The function choose the greatest precipitations of duration d₂
from data of duration d₁
while avoiding overlap. The function then select the p (a proportion) greatest storm of each year to be maximized.
PMP.total_precipitation
— Functiontotal_precipitation(rain::Vector{<:Real}, date::Vector{DateTime}, d₁::Int, d₂::Int)
total_precipitation(rain::Vector{<:Real}, date::Vector{Date}, d₁::Int, d₂::Int)
Estimate the greatest precipitations taken over a given duration d₁
on a longer duration d₂
.
The function choose the greatest precipitations of duration d₂
while avoiding overlap. Datasets rain
and date
should not contain missing data.
PMP.update_stepsize
— Methodupdate_stepsize(δ::Real, accrate::Real)
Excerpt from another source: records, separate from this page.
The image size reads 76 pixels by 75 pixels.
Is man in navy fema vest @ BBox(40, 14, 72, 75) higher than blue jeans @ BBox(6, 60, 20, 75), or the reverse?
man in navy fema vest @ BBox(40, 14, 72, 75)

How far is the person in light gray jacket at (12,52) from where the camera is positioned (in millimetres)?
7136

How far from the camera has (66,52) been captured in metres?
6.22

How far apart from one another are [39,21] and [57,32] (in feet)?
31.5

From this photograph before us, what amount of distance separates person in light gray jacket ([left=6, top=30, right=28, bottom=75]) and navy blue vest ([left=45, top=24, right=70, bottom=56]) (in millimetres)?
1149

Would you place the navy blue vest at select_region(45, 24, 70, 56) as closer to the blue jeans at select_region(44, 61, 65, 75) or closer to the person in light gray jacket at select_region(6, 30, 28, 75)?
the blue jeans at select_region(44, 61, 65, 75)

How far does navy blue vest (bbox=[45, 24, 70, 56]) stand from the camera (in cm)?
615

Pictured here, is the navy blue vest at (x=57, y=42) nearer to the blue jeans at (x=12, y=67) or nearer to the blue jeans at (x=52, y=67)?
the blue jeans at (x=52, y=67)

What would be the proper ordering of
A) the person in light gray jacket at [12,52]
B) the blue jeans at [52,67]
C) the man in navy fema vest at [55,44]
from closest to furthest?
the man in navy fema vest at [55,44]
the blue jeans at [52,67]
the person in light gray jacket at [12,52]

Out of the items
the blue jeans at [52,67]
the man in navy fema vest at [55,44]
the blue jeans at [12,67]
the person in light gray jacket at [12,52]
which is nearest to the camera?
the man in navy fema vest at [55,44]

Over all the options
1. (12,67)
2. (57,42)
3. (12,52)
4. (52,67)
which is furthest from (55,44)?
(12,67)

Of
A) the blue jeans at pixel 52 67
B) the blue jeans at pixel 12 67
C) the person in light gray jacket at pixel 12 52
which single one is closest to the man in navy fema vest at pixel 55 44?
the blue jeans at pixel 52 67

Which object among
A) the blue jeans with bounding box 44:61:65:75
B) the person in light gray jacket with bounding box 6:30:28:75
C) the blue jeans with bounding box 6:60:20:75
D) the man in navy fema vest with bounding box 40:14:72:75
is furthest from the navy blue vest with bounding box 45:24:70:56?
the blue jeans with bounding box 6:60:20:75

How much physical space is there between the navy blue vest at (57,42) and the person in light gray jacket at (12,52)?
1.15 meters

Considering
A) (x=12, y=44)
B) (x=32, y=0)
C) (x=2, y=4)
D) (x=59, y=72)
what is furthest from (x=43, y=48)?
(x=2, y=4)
Update of the random walk step size for the Metropolis-Hastings algorithm
Statistics.mean
— Methodmean(pd::PearsonType1b)
Obtain the expectation of the distribution pd.
Statistics.mean
— Methodmean(pd::PearsonType1)
Obtain the expectation of the distribution pd.
Statistics.quantile
— Methodquantile(pd::PearsonType1, p::Real)
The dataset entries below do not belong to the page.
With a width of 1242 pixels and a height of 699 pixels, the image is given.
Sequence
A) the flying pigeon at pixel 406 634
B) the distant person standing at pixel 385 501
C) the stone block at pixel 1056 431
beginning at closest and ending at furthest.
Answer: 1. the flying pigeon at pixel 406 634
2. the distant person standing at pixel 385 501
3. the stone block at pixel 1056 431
Compute the quantile of probability p.
Statistics.quantile
— Methodquantile(pd::PearsonType1b, p::Real)
Compute the quantile of probability p.
Statistics.quantile
— Methodquantile(pd::PearsonType1c, p::Real)
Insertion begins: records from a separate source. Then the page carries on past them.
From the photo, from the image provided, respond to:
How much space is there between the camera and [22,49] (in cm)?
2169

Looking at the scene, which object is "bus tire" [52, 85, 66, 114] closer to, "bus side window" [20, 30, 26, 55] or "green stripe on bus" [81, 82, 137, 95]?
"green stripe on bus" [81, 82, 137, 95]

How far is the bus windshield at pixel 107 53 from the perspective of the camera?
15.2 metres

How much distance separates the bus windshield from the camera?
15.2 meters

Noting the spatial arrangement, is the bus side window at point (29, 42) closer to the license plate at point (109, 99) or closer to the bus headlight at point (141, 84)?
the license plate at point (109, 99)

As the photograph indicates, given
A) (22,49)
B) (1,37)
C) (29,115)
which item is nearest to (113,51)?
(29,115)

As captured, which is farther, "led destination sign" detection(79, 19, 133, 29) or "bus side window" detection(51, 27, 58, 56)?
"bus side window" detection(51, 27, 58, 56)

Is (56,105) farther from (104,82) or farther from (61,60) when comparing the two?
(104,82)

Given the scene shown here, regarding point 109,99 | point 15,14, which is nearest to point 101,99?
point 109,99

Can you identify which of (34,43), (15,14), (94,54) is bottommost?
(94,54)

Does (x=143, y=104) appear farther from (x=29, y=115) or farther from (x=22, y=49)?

Compute the quantile of probability p.
Statistics.std
— Methodstd(pd::PearsonType1b)
Obtain the standard deviation of the distribution pd.
Statistics.std
— Methodstd(pd::PearsonType1)
Obtain the standard deviation of the distribution pd.
Statistics.var
— Methodvar(pd::PearsonType1b)
Obtain the variance of the distribution pd.
Statistics.var
— Methodvar(pd::PearsonType1)
Obtain the variance of the distribution pd.
StatsAPI.params
— Methodshape(pd::PearsonType1b)
Obtain all distribution parameters b, α and β.
StatsAPI.params
— Methodshape(pd::PearsonType1c)
Obtain all distribution parameters b, μ and ν.
StatsAPI.params
— Methodshape(pd::PearsonType1)
Obtain all distribution parameters a, b, α and β.
StatsBase.entropy
— Methodentropy(pd::PearsonType1b)
entropy(pd::PearsonType1b, base::Real)
Compute the entropy value of distribution pd, w.r.t. a given base if given.
StatsBase.entropy
— Methodentropy(pd::PearsonType1)
entropy(pd::PearsonType1, base::Real)
Compute the entropy value of distribution pd, w.r.t. a given base if given.
StatsBase.kurtosis
— Methodkurtosis(pd::PearsonType1b)
kurtosis(pd::PearsonType1b, correction::Bool)
Obtain the excess kurtosis (if correction = false) or kurtosis (if correction = true) of the distribution pd .
StatsBase.kurtosis
— Methodkurtosis(pd::PearsonType1)
kurtosis(pd::PearsonType1, correction::Bool)
Obtain the excess kurtosis (if correction = false) or kurtosis (if correction = true) of the distribution pd .
StatsBase.mode
— Methodmode(pd::PearsonType1b)
Obtain the first mode of the distribution pd.
StatsBase.mode
— Methodmode(pd::PearsonType1)
Obtain the first mode of the distribution pd.
StatsBase.modes
— Methodmodes(pd::PearsonType1b)
Obtain all modes (if this makes sense) of the distribution pd.
StatsBase.modes
— Methodmodes(pd::PearsonType1)
Obtain all modes (if this makes sense) of the distribution pd.
StatsBase.skewness
— Methodskewness(pd::PearsonType1b)
Obtain the skewness of the distribution pd.
StatsBase.skewness
— Methodskewness(pd::PearsonType1)
Obtain the skewness of the distribution pd.